[TEXTAUSZUG]:
>>>>>

Deutsche Industrie: Beschäftigungsaufbau dürfte enden

Die Autoren sind Eric Heymann und Philipp Büchner, Meldung: Deutsche Bank, dbresearch

Auf dem Foto: Eric Heymann, dbresearch
Das Verarbeitende Gewerbe ist einer der wichtigsten Arbeitgeber in Deutschland. Im ersten Halbjahr 2016 waren hier durchschnittlich über 5,2 Mio. Menschen beschäftigt. Gegenüber Anfang 2005 ist die Mitarbeiterzahl damit um 6,3 Prozent gewachsen – trotz der tiefen Rezession von 2008/09.

Auf Branchenebene verzeichneten der Maschinenbau, das Ernährungsgewerbe, die Gummi- und Kunststoffindustrie sowie die Metallindustrie im genannten Zeitraum überdurchschnittliche Zuwächse. Zuletzt hat sich der Beschäftigungsaufbau in der deutschen Industrie verlangsamt. Angesichts des geringen globalen Wirtschaftswachstums und der verhaltenen Investitionstätigkeit dürfte die Industriebeschäftigung bis 2017 eher stagnieren – allerdings auf hohem Niveau.

<<<<<

[AUSGELESENE ANGABEN]:

>>>>>

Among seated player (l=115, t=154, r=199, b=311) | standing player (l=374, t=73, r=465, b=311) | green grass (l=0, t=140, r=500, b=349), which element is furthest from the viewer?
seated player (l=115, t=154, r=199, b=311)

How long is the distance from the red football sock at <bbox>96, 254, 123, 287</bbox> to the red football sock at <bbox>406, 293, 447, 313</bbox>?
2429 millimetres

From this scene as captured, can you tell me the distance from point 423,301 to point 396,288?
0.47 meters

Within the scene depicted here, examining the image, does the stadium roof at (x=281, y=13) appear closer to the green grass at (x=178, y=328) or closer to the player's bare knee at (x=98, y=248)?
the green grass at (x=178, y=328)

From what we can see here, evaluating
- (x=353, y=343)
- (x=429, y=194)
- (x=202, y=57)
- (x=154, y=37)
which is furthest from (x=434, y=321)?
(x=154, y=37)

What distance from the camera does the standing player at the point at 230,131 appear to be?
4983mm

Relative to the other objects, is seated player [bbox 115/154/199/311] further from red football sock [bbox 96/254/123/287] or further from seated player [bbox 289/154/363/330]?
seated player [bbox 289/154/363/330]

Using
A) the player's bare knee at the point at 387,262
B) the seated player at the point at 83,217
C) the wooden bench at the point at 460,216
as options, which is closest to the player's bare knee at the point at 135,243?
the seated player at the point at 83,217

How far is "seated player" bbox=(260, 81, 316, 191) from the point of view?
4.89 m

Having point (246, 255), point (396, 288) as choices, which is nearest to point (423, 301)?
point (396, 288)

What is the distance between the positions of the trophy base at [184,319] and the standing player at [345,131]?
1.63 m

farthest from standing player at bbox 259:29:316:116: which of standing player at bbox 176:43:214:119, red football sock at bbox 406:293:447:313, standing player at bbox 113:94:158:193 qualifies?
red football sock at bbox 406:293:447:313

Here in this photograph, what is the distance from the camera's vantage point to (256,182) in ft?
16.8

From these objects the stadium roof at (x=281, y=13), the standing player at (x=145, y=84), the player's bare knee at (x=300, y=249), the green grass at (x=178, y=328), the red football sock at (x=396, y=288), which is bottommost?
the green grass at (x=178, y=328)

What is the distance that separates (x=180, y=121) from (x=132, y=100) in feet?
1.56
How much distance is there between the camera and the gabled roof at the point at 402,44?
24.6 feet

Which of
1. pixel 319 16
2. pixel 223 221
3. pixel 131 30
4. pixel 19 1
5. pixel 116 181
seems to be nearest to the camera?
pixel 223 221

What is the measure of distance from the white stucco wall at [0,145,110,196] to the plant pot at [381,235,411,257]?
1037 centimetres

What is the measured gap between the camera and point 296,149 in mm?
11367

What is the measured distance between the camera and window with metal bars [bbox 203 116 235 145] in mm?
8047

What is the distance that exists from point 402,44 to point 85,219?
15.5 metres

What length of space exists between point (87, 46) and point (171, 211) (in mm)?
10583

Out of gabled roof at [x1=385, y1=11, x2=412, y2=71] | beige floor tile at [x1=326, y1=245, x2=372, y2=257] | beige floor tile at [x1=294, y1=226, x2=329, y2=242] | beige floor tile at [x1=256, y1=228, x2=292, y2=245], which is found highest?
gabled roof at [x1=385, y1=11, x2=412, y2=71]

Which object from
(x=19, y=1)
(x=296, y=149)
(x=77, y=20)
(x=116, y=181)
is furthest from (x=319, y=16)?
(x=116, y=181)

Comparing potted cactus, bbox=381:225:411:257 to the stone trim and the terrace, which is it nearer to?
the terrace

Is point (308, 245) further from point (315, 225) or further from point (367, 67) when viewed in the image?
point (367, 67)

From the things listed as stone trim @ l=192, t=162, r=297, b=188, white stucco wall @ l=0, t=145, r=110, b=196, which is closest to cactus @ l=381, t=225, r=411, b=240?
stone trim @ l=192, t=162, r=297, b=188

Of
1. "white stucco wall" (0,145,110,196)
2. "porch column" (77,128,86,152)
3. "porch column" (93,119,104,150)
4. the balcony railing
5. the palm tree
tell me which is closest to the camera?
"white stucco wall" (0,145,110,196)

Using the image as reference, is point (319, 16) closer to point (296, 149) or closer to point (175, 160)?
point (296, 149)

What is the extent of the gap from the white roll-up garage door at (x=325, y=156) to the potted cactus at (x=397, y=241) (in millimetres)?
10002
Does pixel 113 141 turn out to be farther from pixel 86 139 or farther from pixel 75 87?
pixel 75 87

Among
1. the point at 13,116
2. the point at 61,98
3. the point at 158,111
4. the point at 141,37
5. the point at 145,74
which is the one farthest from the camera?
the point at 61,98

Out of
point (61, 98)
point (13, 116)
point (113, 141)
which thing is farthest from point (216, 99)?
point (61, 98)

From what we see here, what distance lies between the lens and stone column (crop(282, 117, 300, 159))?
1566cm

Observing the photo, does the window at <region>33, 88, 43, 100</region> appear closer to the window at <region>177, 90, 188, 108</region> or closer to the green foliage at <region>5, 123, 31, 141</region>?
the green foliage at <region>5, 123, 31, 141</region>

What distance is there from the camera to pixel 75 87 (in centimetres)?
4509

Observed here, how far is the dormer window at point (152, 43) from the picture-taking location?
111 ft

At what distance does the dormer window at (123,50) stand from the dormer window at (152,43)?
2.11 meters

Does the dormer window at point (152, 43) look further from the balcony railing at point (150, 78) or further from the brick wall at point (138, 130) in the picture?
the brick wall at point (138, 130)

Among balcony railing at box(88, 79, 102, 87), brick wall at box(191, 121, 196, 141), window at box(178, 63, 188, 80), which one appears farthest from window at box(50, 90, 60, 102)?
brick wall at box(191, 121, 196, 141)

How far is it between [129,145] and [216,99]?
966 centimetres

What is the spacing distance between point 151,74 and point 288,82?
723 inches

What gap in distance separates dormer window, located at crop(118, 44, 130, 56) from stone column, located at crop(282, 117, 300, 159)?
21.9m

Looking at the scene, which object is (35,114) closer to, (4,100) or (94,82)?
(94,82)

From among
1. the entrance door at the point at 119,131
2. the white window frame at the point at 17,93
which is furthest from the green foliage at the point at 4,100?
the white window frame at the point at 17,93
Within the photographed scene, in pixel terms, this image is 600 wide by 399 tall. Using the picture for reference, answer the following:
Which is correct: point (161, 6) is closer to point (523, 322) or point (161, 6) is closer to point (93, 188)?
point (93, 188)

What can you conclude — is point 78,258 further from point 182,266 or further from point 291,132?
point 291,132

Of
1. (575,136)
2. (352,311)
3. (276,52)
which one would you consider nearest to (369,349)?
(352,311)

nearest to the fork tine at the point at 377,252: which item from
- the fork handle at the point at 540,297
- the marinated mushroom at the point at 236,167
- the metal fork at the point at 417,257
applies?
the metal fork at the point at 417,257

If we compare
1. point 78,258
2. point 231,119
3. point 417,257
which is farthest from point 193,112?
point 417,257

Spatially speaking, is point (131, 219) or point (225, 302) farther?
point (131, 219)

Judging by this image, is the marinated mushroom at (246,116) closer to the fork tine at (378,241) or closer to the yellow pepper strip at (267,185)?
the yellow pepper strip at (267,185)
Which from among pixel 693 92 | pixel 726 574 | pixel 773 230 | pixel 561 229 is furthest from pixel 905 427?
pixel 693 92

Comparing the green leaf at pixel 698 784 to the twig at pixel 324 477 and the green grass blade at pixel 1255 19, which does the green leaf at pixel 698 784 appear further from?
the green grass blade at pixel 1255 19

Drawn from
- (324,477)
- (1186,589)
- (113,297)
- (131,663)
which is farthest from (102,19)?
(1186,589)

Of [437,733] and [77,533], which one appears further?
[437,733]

<<<<<

[TEILE DER ÜBUNG]:
- 1) Stimmen die folgenden Aussagen mit dem Textauszug überein? Antworten Sie jeweils mit Ja oder Nein und zitieren Sie die entscheidenden Worte wörtlich. (a) Im ersten Halbjahr 2016 waren im Verarbeitenden Gewerbe durchschnittlich über 5,2 Mio. Menschen beschäftigt. (b) Gegenüber Anfang 2005 ist die Mitarbeiterzahl gesunken. (c) Der Beschäftigungsaufbau in der deutschen Industrie hat sich zuletzt beschleunigt.
- 2) Um wie viel Prozent ist die Mitarbeiterzahl im Verarbeitenden Gewerbe laut dem Textauszug gegenüber Anfang 2005 gewachsen?
- 3) Entnehmen Sie dem Textauszug unverändert die Stelle, die mit „Die Autoren sind“ beginnt und bis einschließlich „Rezession von 2008/09.“ reicht.
Die Einträge sind eigenständiges Material und gehören nicht zum Textauszug.

[ANTWORTEN JE AUFGABE]:
- 1)
(a) Ja: „Im ersten Halbjahr 2016 waren hier durchschnittlich über 5,2 Mio. Menschen beschäftigt.“
(b) Nein: „Gegenüber Anfang 2005 ist die Mitarbeiterzahl damit um 6,3 Prozent gewachsen“
(c) Nein: „Zuletzt hat sich der Beschäftigungsaufbau in der deutschen Industrie verlangsamt.“

- 2) Um 6,3 Prozent.

- 3)
Die Autoren sind Eric Heymann und Philipp Büchner, Meldung: Deutsche Bank, dbresearch

Auf dem Foto: Eric Heymann, dbresearch
Das Verarbeitende Gewerbe ist einer der wichtigsten Arbeitgeber in Deutschland. Im ersten Halbjahr 2016 waren hier durchschnittlich über 5,2 Mio. Menschen beschäftigt. Gegenüber Anfang 2005 ist die Mitarbeiterzahl damit um 6,3 Prozent gewachsen – trotz der tiefen Rezession von 2008/09.